SUPPLIED PASSAGE |

▼

Little bug brain

So, in case you’re wondering, I got the bad photo software uninstalled, and the good photo software installed, and then I was too tired to fuck around with pictures of the Gang of Two.

They’re still cute.

Anway, I saw a bug. This is not, like, a major event. It was very small; so small it was hard to tell what it was. It was black and somewhat ovoid and it hopped a little like a flea, only it wasn’t a flea because if it was a flea I wouldn’t be calming describing it, I’d be FREAKING OUT.

It was, as I said, miniscule, and hoppy. And in my bathroom, showing very black indeed against the cream tile. So I tried to kill it. (And if you have a soft heart for this sort of thing, keep in mind, in my bathroom. This is a home invasion and I have a right to defend myself. Just saying.)

I reach out with my foot. Hop away. Reach again. Hoppity. Try with my thumb this time. Hop hop hoppity disappear.

So now this is interesting. It knows I’m after it. How does it know? Does it see a shadow? Sense temperature or movement? It’s the size of a pencil erasing, where does it store this sensory system?

Obviously, entymologists know all about these things. I don’t. I have never studied or, indeed, been remotely interested in, little bug brains. But now I am. Because the little bug is outsmarting me. And his little outsmarty brain takes up very little room and in fact is small enough to hide under my tile. Necessitating a future engagement with its little bug brain.

▲

(Data entries)
▼

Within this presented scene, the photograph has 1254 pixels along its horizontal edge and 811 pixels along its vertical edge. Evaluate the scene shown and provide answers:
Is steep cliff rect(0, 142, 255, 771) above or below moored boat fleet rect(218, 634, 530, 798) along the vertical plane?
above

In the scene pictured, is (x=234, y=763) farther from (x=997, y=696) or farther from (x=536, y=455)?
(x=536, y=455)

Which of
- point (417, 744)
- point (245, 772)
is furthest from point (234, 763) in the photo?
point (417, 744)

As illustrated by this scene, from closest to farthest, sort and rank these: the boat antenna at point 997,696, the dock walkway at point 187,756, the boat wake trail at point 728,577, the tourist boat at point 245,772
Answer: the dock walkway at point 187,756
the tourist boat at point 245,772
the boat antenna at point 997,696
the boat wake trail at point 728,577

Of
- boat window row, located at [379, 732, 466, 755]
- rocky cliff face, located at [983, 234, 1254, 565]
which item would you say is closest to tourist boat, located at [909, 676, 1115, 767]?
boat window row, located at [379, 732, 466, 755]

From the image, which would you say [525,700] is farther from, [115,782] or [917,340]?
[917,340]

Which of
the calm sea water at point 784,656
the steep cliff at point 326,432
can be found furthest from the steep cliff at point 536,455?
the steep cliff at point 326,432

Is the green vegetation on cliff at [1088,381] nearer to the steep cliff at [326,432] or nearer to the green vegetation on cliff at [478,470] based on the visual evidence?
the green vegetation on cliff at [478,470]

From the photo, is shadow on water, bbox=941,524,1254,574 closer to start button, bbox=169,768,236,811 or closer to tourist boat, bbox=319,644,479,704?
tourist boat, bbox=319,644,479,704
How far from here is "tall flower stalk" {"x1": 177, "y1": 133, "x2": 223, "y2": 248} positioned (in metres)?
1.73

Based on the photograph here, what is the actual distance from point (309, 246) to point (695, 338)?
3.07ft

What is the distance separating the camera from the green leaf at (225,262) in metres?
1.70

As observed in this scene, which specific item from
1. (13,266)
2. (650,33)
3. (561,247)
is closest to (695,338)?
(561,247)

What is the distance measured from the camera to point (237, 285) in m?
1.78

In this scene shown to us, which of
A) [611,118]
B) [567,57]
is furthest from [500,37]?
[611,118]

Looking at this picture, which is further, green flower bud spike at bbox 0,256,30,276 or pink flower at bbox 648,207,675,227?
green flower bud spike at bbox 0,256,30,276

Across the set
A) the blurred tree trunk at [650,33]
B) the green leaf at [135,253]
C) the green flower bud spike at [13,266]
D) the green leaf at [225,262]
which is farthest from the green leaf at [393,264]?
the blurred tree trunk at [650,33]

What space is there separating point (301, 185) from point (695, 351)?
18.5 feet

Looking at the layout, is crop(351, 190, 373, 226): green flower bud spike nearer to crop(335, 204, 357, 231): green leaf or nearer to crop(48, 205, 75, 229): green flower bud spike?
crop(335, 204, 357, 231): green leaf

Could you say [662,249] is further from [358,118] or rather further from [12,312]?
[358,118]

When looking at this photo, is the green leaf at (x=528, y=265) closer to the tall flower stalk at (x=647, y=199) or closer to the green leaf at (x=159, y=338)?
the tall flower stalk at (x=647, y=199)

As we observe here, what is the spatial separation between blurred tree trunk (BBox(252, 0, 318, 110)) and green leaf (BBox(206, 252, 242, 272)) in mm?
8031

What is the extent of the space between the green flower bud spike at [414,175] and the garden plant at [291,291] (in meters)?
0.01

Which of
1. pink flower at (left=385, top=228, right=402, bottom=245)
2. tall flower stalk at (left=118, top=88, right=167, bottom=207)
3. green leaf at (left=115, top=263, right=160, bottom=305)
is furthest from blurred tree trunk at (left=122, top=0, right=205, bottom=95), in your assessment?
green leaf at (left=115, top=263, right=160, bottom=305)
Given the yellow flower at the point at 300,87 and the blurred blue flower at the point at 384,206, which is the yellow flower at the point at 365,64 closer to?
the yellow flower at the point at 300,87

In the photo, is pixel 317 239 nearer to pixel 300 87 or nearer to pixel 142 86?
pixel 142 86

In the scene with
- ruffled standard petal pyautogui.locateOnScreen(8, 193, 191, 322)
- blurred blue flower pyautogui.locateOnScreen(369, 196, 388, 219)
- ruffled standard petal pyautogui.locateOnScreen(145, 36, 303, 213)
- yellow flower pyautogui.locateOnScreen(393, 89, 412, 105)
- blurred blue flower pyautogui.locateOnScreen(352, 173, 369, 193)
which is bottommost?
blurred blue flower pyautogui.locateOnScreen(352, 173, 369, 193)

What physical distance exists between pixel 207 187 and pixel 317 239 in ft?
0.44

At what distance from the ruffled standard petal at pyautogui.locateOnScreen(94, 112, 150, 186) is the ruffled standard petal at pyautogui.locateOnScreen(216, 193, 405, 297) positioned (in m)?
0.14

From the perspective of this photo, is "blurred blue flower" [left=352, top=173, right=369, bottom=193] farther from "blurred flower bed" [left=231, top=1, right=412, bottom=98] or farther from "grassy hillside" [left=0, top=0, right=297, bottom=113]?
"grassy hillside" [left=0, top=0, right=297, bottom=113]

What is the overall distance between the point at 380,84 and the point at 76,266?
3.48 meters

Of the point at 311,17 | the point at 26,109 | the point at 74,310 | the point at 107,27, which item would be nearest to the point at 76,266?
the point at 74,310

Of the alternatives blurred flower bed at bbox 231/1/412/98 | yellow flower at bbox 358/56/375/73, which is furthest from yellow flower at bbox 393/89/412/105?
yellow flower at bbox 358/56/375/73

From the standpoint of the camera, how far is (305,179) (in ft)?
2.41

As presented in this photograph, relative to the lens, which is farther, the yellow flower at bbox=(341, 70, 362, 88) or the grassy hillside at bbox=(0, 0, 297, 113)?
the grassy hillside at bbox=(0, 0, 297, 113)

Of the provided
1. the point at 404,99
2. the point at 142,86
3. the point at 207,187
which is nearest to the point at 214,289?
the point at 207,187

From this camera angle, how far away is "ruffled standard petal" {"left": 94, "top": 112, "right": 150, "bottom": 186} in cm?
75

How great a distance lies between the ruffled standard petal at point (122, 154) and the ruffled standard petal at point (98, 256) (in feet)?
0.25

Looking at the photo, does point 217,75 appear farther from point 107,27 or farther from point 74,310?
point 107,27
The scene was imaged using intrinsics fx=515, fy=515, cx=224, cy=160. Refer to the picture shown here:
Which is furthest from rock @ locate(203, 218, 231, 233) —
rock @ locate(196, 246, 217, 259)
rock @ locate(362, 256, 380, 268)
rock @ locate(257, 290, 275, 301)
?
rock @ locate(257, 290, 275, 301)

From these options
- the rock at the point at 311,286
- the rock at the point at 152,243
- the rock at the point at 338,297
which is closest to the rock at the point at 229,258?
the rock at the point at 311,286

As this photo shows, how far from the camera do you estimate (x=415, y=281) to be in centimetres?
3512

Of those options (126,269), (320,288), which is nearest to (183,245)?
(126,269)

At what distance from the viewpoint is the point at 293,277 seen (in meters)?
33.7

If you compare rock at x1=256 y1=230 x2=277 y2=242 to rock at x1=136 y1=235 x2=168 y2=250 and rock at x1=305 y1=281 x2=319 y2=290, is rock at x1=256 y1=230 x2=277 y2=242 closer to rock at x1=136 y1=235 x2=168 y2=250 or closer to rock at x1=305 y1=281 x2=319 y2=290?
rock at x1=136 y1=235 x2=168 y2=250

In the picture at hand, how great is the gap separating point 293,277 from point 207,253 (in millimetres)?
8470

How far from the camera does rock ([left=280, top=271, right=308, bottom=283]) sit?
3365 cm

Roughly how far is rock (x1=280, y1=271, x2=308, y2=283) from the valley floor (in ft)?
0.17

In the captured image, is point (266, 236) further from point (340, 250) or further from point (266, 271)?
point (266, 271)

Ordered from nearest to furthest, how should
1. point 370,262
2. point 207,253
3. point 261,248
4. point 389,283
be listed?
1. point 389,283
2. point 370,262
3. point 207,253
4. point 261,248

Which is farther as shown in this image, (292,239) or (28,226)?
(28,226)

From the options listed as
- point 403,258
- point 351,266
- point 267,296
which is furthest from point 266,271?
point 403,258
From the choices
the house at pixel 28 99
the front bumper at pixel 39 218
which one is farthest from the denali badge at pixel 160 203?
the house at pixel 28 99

▲

TASK PROMPT | From the bug post above, set down the stretch from "It was, as I" through "hop hoppity disappear." word for word.

WRITTEN ANSWER |
It was, as I said, miniscule, and hoppy. And in my bathroom, showing very black indeed against the cream tile. So I tried to kill it. (And if you have a soft heart for this sort of thing, keep in mind, in my bathroom. This is a home invasion and I have a right to defend myself. Just saying.)

I reach out with my foot. Hop away. Reach again. Hoppity. Try with my thumb this time. Hop hop hoppity disappear.